Back in the saddle again, President Buhari needs more energy and speed to tackle the challenges of governance. Ogunye said the nation will demand more effective governance, following his return. In his view, Nigerians want the president to fulfill his campaign promises before the next election.
Contrary to public expectation, the ratings of the APC-led Federal Government has nosedived. Although the fight against corruption and insurgents have been commendable, the economy has not shown any prospect of speedy recovery. The picture is still gloomy. There is bitterness in the land. Hope has turned into despair. Unemployment is still soaring. The infrastructure battle has not been won. Even, the anti-terror war appears to be relapsing. Insurgents have changed tactics, shifting to new areas in Borno, Adamawa and Plateau. Yet, the president has less than two years to complete his first term. Within the relatively short time, can he still make a difference?
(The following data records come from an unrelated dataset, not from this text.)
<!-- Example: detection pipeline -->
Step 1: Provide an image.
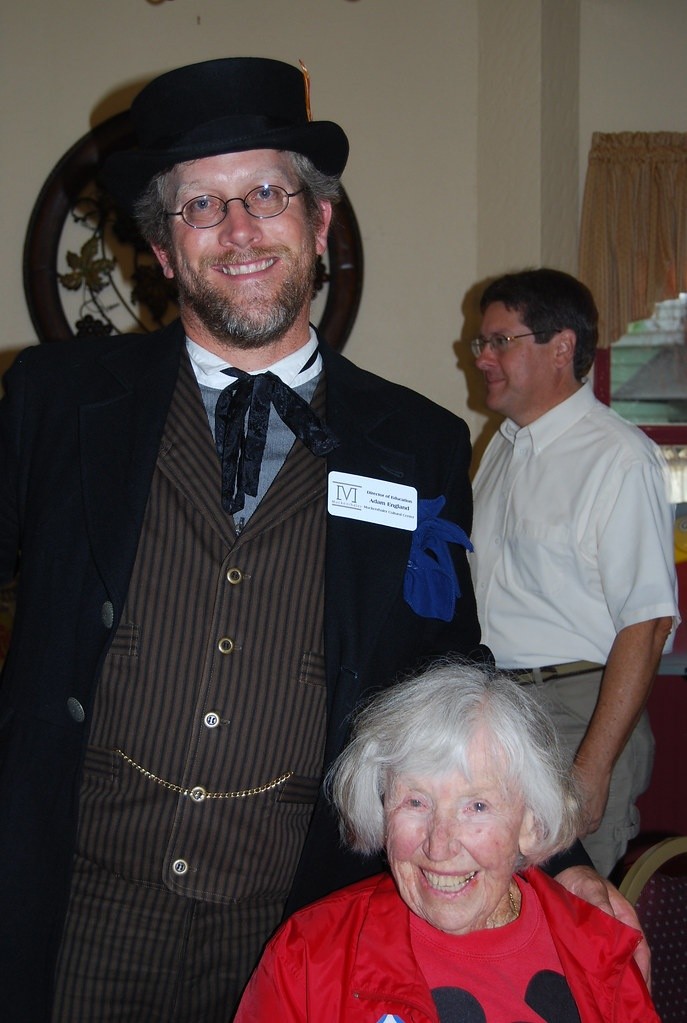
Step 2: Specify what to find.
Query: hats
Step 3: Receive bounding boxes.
[120,58,350,196]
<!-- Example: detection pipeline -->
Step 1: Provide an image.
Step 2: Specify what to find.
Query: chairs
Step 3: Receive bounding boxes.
[619,836,687,1023]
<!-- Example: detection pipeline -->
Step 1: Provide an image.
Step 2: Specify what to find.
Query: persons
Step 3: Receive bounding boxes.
[235,664,659,1023]
[453,268,681,887]
[1,55,651,1023]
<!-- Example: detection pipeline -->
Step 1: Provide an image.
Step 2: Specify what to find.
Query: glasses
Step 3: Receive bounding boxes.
[166,185,305,228]
[469,329,562,359]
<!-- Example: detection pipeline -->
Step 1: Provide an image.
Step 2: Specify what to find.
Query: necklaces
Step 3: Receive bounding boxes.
[508,885,524,923]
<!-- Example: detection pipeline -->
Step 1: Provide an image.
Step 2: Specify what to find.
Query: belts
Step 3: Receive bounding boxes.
[499,659,605,686]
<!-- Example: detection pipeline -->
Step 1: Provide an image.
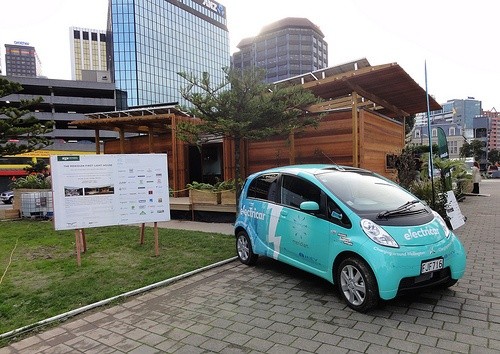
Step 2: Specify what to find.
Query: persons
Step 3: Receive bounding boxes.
[471,162,481,193]
[36,168,51,185]
[487,161,500,175]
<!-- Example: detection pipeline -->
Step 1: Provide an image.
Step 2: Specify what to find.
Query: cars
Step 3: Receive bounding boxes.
[0,190,15,204]
[233,163,467,314]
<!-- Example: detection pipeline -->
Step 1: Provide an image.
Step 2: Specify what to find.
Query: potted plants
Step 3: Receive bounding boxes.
[219,178,243,205]
[187,181,220,205]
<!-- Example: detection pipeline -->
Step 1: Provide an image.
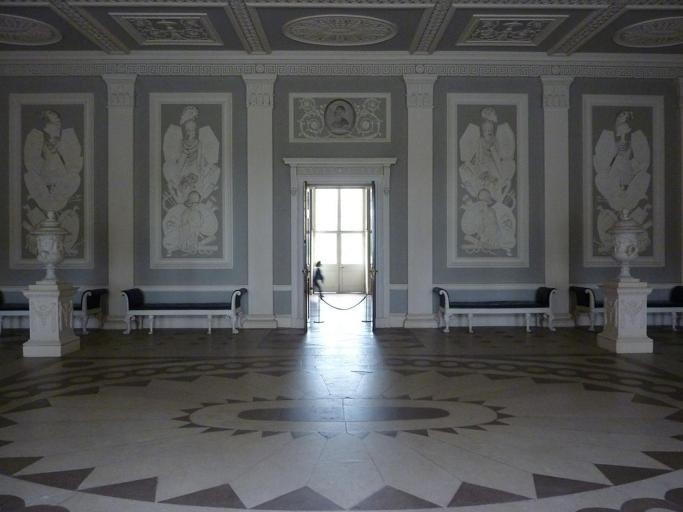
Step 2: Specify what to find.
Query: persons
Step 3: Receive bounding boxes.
[313,261,325,298]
The president’s return may checkmate the activities of presidential aspirants in the APC and opposition parties. The feeling that a vacancy exists in Aso Villa is debatable, especially if the president fully recovers and swing into action. Already, members of his party, including former Vice President Atiku Abubakar, former Kano State Governor Rabiu Kwakwanso and Kaduna State Governor Nasir el-Rufai, are allegedly nursing presidential ambition.
President Buhari has an unfinished business to urgently tackle. Will the president reshuffle his cabinet, as being speculated before he travelled? He made a lot of promises to the country during the electioneering. Some ministries and departments are critical to their fulfilment. Will he reorganise them, put the right peg in the right hole and demand more effectiveness and efficiency? Will Buhari present Magu again to the Senate? How will he manage the Academic Staff Union of Universities (ASUU) strike? Will he as a statesman overlook the tirades of his detractors and refrain from vendetta?
In months to come, attention will shift to the next election. Will the president seek re-election? He is constitutionally entitled to a second term. If not, does he have a succession plan?
According to observers, President Buhari, who is the National Leader of the APC, should pay attention to the platform. The edifice appears to be ebbing away. There are cracks on the wall of brotherhood. They should be mended without delay. Analysts have urged speed, saying that delay could be dangerous. It is the first time that a ruling party at the centre would appear to be in disarray. To foster unity and cohesion, APC needs a strong crisis resolution mechanism. Its original leaders should make more sacrifices for the platform to survive. The president should call a peace meting and unite the aggrieved chieftains. Unless the multiple crises are resolved, there may be a gale of defections, ahead of 2019. President Buhari should also free himself from the cabals.